Gebruikt men hiervoor een bepaald model? Zo ja, kunt u meer details geven over dit
model en kunnen de uitkomsten hiervan voor de verschillende beleidsopties zoals genoemd
in de vorige vraag met de Kamer gedeeld worden? Zo nee, waarom niet?
Vraag 8
Leidt het huidige mitigatiebeleid, waarbij gekozen is voor'flattening the curve»,niet automatisch ook tot een verbreding van die curve en daarmee tot een langere periode
waarin er maatschappelijk en economisch schadelijke beperkingen zoals onder andere
sluiting van scholen, bedrijfslocaties, horeca en amusementlocaties moeten blijven
bestaan?
Vraag 9
Hoeveel nieuwe besmettingen zijn sinds de laatste aanscherping van het beleid op 23 maart
jl. met tests geconstateerd, die op grond van contactopsporing met zekerheid of door
gemiddelde incubatietijd met grote waarschijnlijkheid zijn opgetreden na die aanscherping?

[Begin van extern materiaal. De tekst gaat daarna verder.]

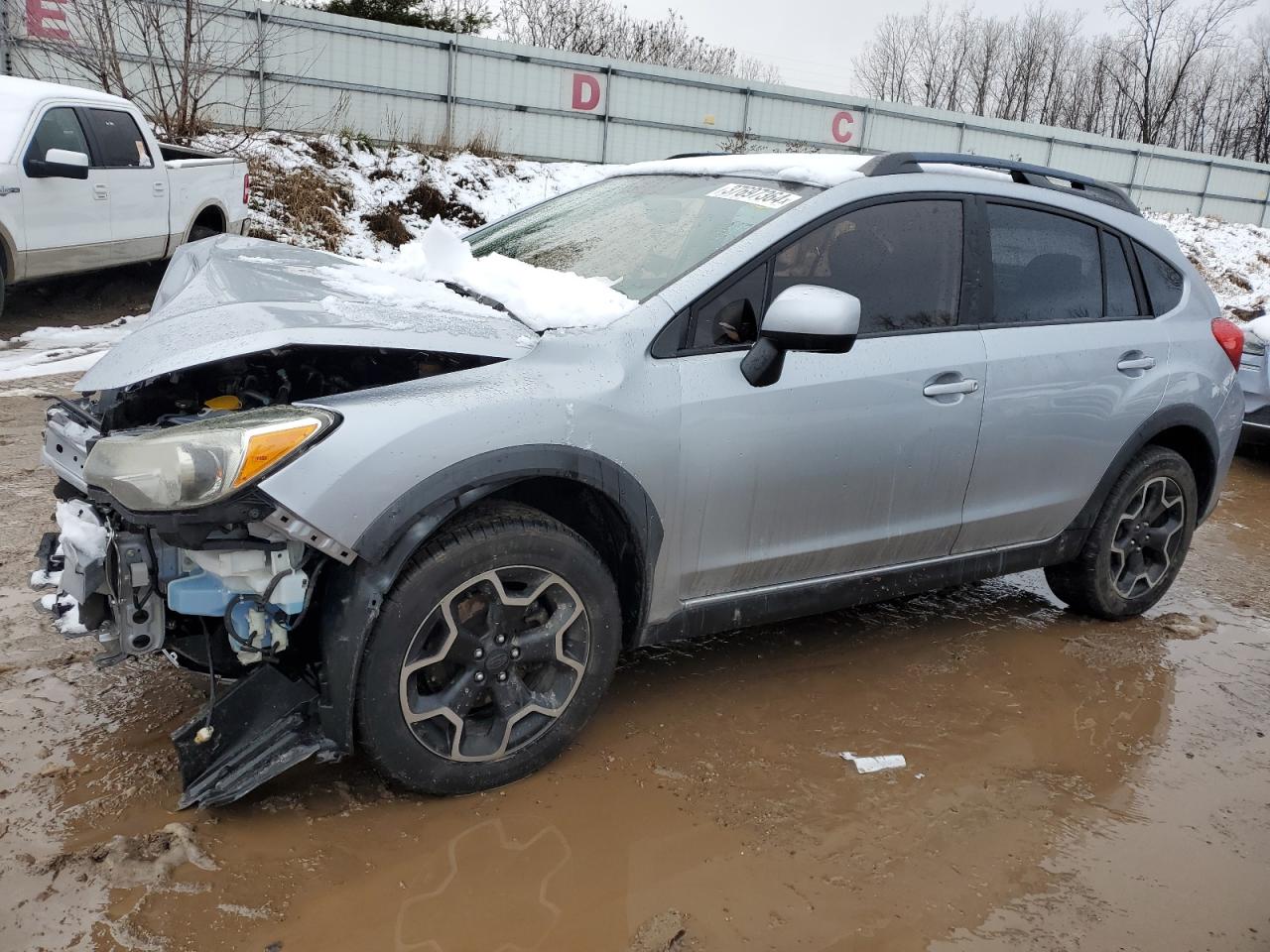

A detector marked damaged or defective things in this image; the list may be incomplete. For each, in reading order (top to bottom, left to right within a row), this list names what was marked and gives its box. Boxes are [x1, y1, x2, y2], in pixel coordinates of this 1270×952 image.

damaged front end [30, 234, 536, 807]
crumpled hood [75, 234, 531, 391]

Wat is de beste schatting van de werkelijke aantallen vergeleken met de met tests
vastgestelde besmettingen, gezien de bekende onderrapportage?
Vraag 10
Hoe ziet de trendlijn van het aantal nieuwe besmettingen per dag er tot op heden uit,
sinds de minimale incubatietijd na de datum van de laatste beleidsaanscherping waarbij
ook de later binnenkomende meldingen verwerkt zijn?
Vraag 11
Leidt een zogenaamde «harde lockdown» tot een besmettingsniveau dat zo laag is dat
je daarmee dan ook sneller in een veel gunstigere uitgangspositie verkeert voor vervolgbeleid
vanaf dat moment, met onder andere minder langdurig noodzakelijke maatschappelijk
en economisch schadelijke beperkingen zoals genoemd in de achtste vraag?
Vraag 12
Leidt het huidige beleid in vergelijking met een «harde lockdown» tot meer ziektegevallen,
waarna deze mensen na genezing nog langdurig door blijvende gezondheidsschade een
groter beroep op de gezondheidszorg zullen doen met bijbehorende stijgende kosten
en natuurlijk ook een verminderde kwaliteit, en wellicht kwantiteit, van leven?
Vraag 13
Bent u ermee bekend dat de directeur-generaal van de Wereldgezondheidsorganisatie
(WHO) op 12 maart als advies voor het beleid aangaande de bestrijding van de coronapandemie
«beleid dat toegesneden is op de lokale omstandigheden» maar wel met «containment
als belangrijkste centrale uitgangspunt» heeft gesteld?2
Vraag 14
Wilt u deze vragen alle afzonderlijk beantwoorden?
X Noot
1Technische briefing Jaap van Dissel over Covid-19 in de Tweede Kamer, 16 april 2020.